**WORK INSTRUCTION:** Could you write out, word for word, only the lines from the one containing "common name: impala" through the last line of the data below?
= Beginning of Section =
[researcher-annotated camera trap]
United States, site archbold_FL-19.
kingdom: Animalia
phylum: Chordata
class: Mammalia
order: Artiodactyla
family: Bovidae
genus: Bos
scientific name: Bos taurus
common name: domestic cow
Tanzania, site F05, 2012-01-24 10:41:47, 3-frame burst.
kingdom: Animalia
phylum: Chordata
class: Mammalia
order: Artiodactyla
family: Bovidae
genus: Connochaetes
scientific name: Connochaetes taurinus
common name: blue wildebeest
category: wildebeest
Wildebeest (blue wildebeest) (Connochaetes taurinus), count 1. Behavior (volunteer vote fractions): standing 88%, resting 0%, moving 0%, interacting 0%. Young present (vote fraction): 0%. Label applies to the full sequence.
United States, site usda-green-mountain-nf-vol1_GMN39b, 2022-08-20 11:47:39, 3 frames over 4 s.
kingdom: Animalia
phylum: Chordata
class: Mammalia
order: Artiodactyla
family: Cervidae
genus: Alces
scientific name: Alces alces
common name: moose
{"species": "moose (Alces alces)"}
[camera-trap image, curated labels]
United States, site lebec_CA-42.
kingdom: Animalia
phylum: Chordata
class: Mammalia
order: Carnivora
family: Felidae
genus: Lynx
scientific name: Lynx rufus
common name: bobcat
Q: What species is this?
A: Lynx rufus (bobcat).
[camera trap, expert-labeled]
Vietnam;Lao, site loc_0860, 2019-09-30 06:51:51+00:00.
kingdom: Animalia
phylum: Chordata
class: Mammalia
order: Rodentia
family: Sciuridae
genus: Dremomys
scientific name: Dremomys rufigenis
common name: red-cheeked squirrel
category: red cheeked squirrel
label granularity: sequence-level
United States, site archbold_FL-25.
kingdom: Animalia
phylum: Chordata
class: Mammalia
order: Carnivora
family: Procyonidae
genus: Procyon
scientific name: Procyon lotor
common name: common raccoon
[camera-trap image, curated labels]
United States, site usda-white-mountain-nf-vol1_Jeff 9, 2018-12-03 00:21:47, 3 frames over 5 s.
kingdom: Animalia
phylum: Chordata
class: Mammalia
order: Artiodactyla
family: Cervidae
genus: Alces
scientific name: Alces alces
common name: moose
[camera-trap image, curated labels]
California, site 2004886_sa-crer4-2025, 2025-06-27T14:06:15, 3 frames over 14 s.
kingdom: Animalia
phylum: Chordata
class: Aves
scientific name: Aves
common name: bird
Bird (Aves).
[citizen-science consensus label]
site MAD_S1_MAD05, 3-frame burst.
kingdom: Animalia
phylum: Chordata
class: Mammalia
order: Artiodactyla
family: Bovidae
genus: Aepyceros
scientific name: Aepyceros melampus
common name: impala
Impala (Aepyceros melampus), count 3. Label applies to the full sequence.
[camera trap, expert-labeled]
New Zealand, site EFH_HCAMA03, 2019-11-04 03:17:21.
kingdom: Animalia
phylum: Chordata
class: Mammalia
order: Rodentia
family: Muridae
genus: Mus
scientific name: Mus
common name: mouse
= End of Section =
**ANSWER FOR THE TASK:**
common name: impala
Impala (Aepyceros melampus), count 3. Label applies to the full sequence.
[camera trap, expert-labeled]
New Zealand, site EFH_HCAMA03, 2019-11-04 03:17:21.
kingdom: Animalia
phylum: Chordata
class: Mammalia
order: Rodentia
family: Muridae
genus: Mus
scientific name: Mus
common name: mouse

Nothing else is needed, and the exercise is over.